### [What is required]
Copy the records again, starting at the line that has "What is the difference between the values for 2014" and ending after the line that has "Which is larger, the value for Lokalowe". Put "group" in place of "category" and change nothing else.

### [Input data]
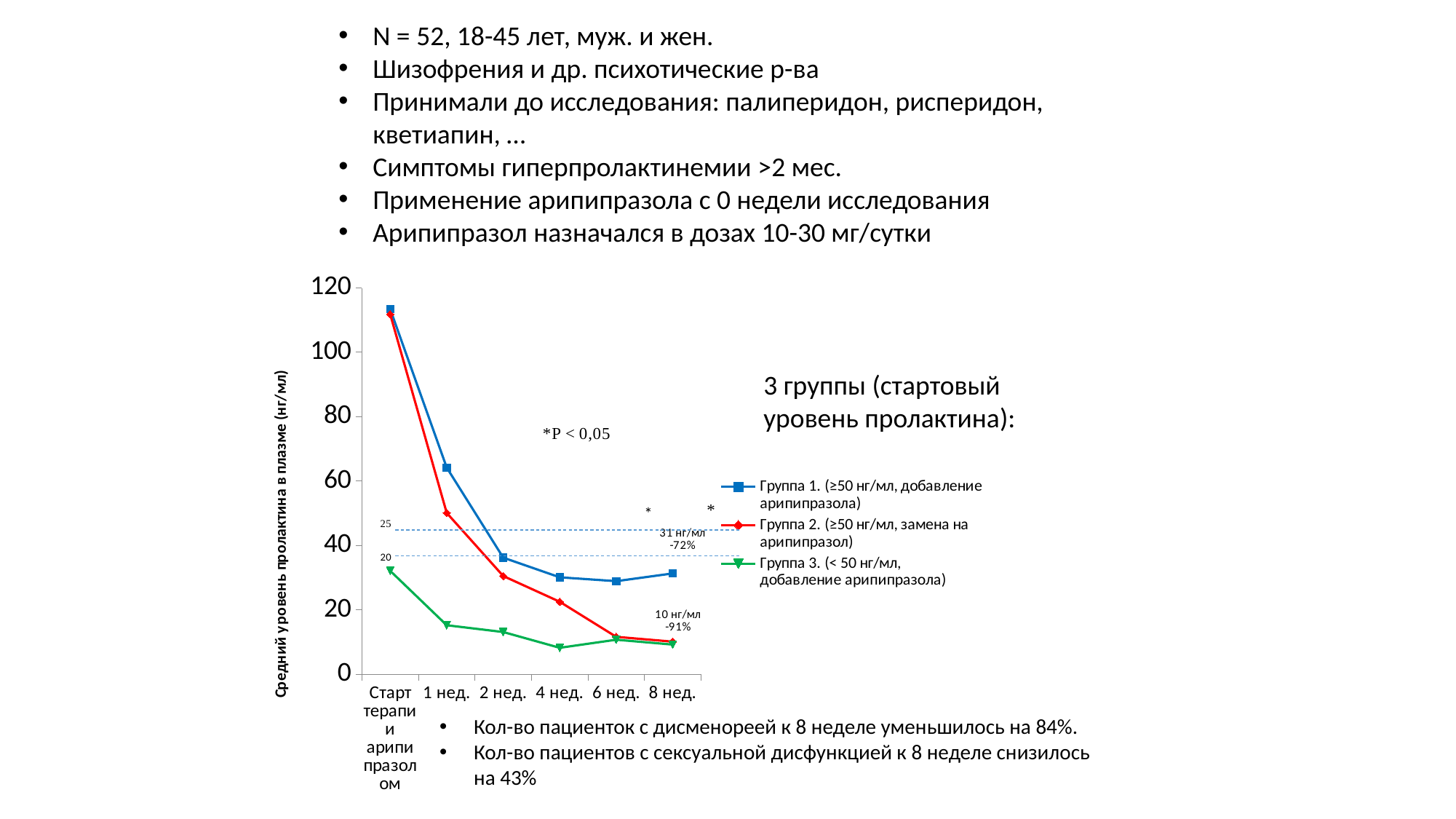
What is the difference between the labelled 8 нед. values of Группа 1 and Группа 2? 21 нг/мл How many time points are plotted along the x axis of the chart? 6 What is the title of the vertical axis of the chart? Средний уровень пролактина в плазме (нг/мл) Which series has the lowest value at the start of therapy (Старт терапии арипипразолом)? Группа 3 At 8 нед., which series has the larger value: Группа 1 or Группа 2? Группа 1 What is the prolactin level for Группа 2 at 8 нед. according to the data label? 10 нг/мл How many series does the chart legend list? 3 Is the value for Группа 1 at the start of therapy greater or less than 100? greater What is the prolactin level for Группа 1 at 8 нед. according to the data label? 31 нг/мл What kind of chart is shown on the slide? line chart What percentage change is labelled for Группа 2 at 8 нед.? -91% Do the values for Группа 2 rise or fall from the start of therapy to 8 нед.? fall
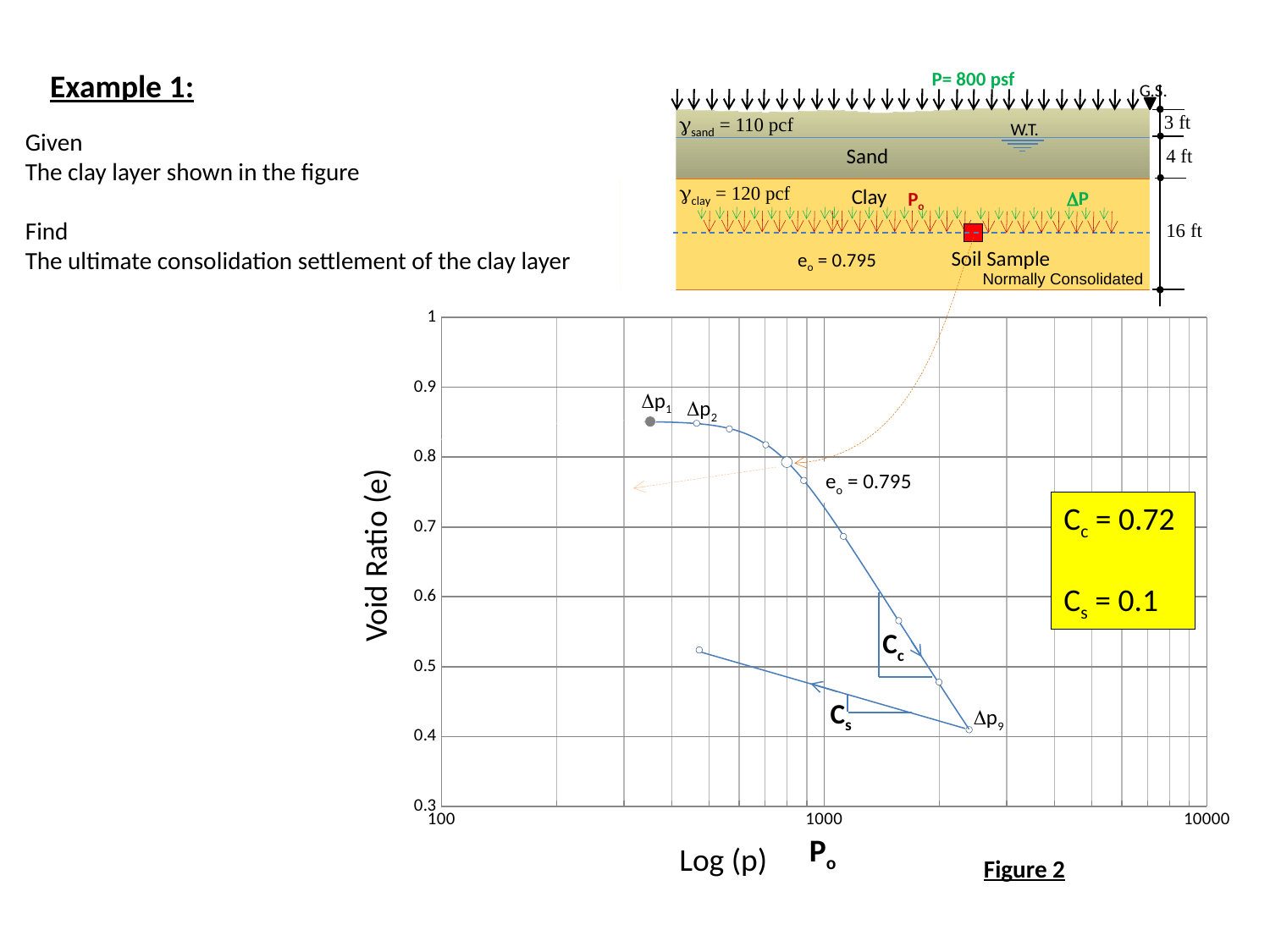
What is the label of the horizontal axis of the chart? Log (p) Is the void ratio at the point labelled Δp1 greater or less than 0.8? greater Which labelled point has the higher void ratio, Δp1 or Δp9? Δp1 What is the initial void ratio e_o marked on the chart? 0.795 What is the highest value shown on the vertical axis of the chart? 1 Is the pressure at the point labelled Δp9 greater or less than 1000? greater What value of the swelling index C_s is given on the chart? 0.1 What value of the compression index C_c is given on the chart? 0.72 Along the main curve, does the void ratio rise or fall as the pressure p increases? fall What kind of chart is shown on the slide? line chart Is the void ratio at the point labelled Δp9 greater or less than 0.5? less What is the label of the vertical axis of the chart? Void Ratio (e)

==

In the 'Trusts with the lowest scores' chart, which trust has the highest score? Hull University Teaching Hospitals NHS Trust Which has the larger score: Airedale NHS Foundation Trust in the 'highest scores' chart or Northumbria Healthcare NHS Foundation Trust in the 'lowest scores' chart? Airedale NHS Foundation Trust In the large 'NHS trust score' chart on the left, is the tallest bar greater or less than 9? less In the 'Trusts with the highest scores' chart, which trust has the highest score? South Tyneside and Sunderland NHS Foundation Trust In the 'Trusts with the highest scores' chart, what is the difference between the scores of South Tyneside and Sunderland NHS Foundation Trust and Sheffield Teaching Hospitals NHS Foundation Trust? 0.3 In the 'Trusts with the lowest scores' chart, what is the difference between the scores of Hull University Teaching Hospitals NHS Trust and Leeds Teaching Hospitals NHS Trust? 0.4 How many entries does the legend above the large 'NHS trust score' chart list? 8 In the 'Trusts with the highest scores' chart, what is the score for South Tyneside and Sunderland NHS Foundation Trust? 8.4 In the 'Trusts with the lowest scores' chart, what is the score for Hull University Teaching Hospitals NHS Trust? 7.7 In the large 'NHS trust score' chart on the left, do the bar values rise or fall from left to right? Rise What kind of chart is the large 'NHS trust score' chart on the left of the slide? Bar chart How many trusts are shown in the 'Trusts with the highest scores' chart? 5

==

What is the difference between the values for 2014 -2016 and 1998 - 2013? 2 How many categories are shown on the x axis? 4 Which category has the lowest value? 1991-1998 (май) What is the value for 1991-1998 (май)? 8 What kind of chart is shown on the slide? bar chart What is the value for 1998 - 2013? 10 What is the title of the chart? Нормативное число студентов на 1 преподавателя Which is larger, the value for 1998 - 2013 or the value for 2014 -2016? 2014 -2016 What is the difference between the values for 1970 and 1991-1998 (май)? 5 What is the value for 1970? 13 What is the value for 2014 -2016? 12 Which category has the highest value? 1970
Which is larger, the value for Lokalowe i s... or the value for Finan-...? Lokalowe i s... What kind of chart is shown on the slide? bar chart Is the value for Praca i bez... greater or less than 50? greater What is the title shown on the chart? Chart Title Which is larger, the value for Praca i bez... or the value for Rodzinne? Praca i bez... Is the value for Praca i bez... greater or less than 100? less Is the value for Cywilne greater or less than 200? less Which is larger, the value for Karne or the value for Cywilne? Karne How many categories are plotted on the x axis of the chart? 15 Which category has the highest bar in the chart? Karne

### [Worked solution]
What is the difference between the values for 2014 -2016 and 1998 - 2013? 2 How many categories are shown on the x axis? 4 Which group has the lowest value? 1991-1998 (май) What is the value for 1991-1998 (май)? 8 What kind of chart is shown on the slide? bar chart What is the value for 1998 - 2013? 10 What is the title of the chart? Нормативное число студентов на 1 преподавателя Which is larger, the value for 1998 - 2013 or the value for 2014 -2016? 2014 -2016 What is the difference between the values for 1970 and 1991-1998 (май)? 5 What is the value for 1970? 13 What is the value for 2014 -2016? 12 Which group has the highest value? 1970
Which is larger, the value for Lokalowe i s... or the value for Finan-...? Lokalowe i s... What kind of chart is shown on the slide? bar chart Is the value for Praca i bez... greater or less than 50? greater What is the title shown on the chart? Chart Title Which is larger, the value for Praca i bez... or the value for Rodzinne? Praca i bez... Is the value for Praca i bez... greater or less than 100? less Is the value for Cywilne greater or less than 200? less Which is larger, the value for Karne or the value for Cywilne? Karne How many categories are plotted on the x axis of the chart? 15 Which group has the highest bar in the chart? Karne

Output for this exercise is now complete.